Objectives: To assess safety and effectiveness of balloon aortic valvuloplasty (BAV) in patients with symptomatic severe aortic stenosis (AS) and significant aortic regurgitation.

Background: BAV is a palliative procedure that has possibly been underused in patients with symptomatic AS not suitable for surgical aortic valve replacement or transcatheter aortic valve implantation. Significant aortic regurgitation is commonly perceived as a contraindication to BAV.

Methods: Among 416 consecutive patients undergoing BAV at our Institution, 73 patients showed moderate or severe AR before the procedure. Demographics and baseline characteristics, as well as in-hospital clinical outcome, have been prospectively collected in a dedicated database. Transthoracic echocardiography was regularly performed in all patients undergoing BAV before the procedure and at hospital discharge.

Results: Patients had a high-risk profile, confirmed by advanced age (77.2 ± 11.8 years) and important comorbidity (logistic Euroscore 26.5 ± 16.3%). Advanced heart failure was present in 73.9%. Indication to BAV was cardiogenic shock in 9.6%, palliation in 31.5%, bridge in 58.9% of the patients. BAV was performed with standard retrograde approach. Aortic valve area increased from 0.62 ± 0.15 cm2 at baseline to 0.83 ± 0.17 cm2 before discharge (P < 0.001).
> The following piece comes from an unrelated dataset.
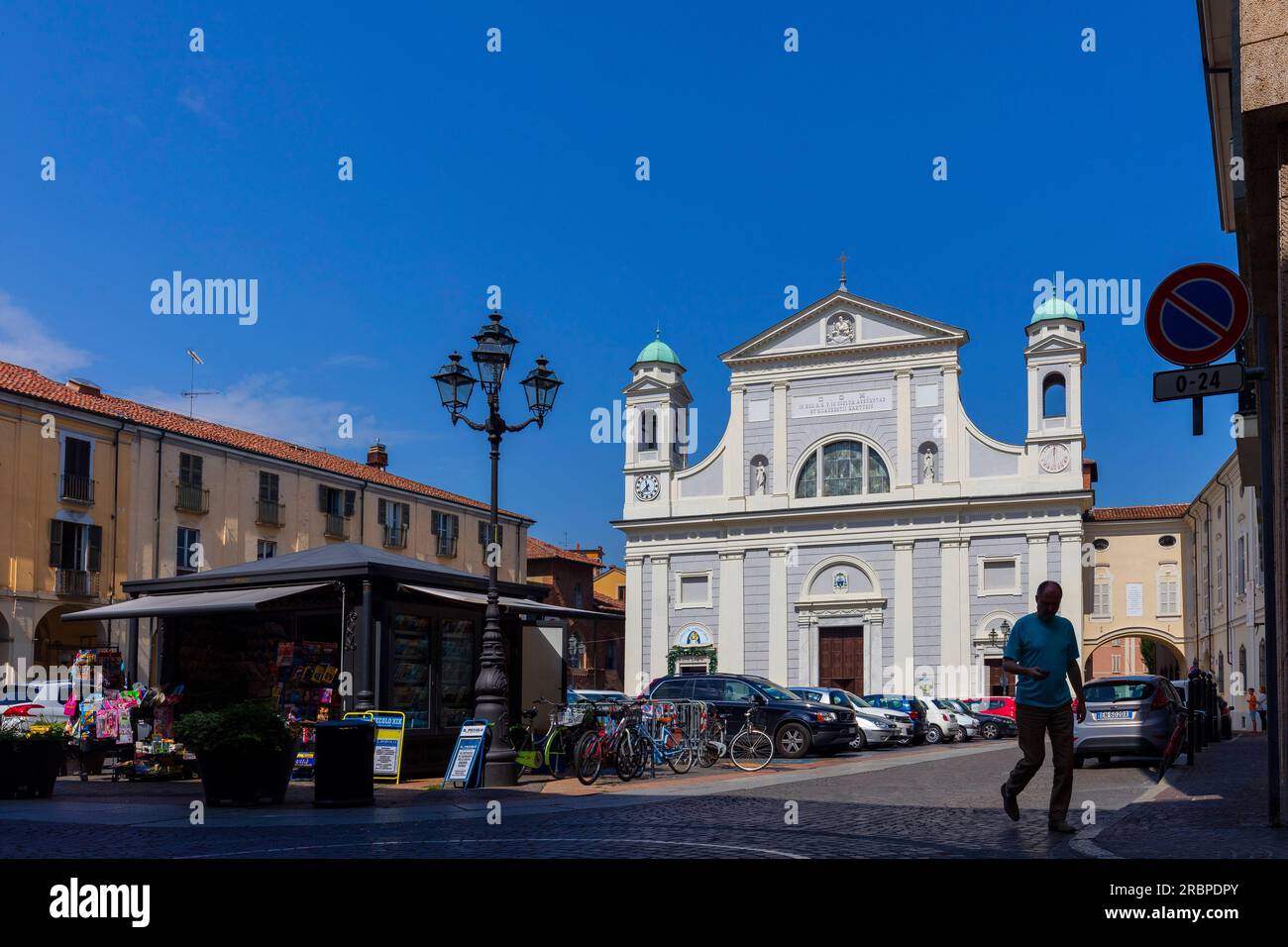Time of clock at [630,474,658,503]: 11:37
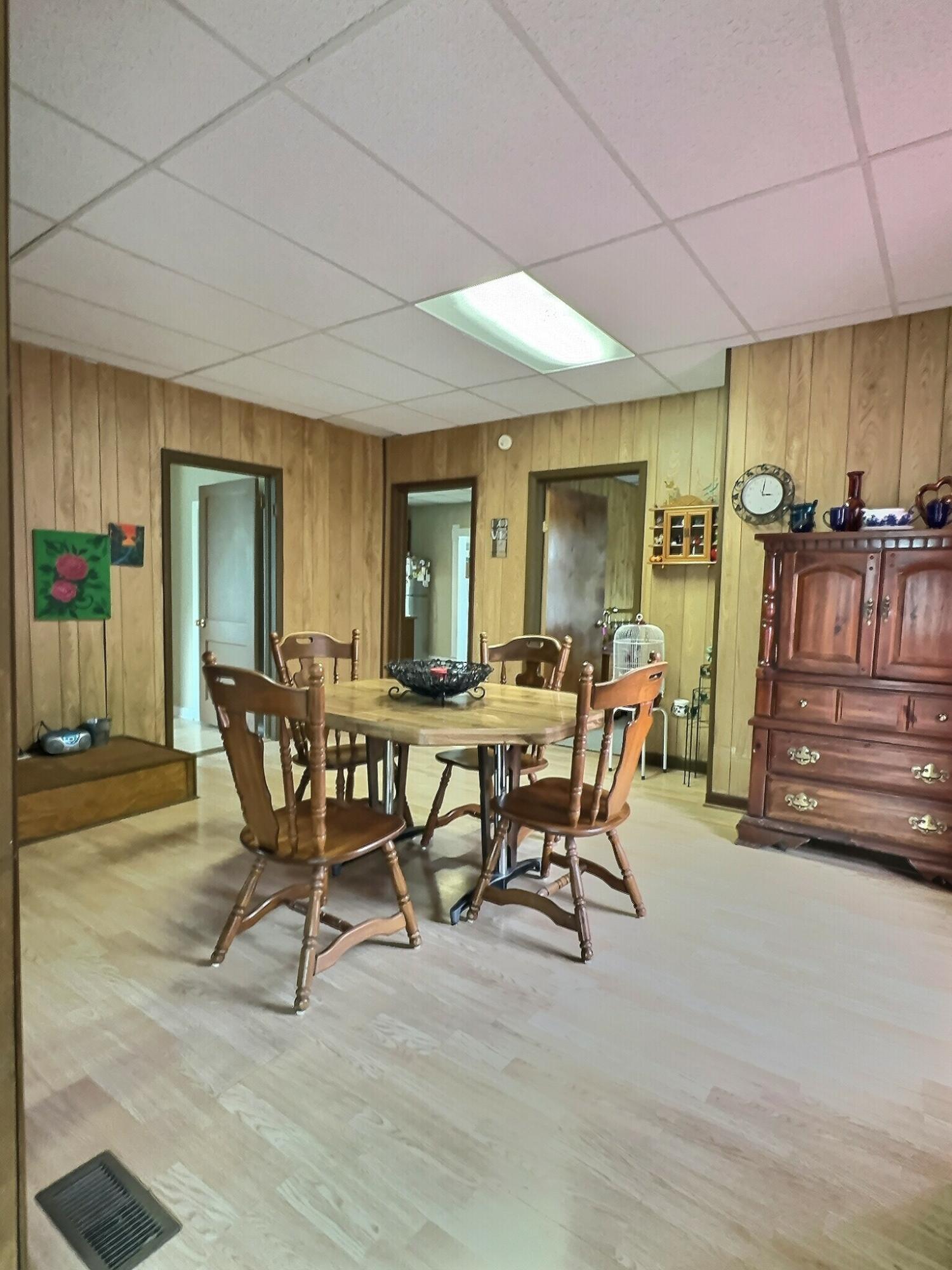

The degree of AR was improved or unchanged in 65 patients (89%). In-hospital mortality was 6.9%, mainly limited to terminal patients. Symptomatic status at discharge was improved in all surviving patients. Acute AR occurred in seven patients; in five of them it was successfully resolved in the catheterization laboratory.

Conclusions: When clinically indicated, BAV can be safely performed in patients with combined aortic stenosis and significant aortic regurgitation. © 2011 Wiley Periodicals, Inc.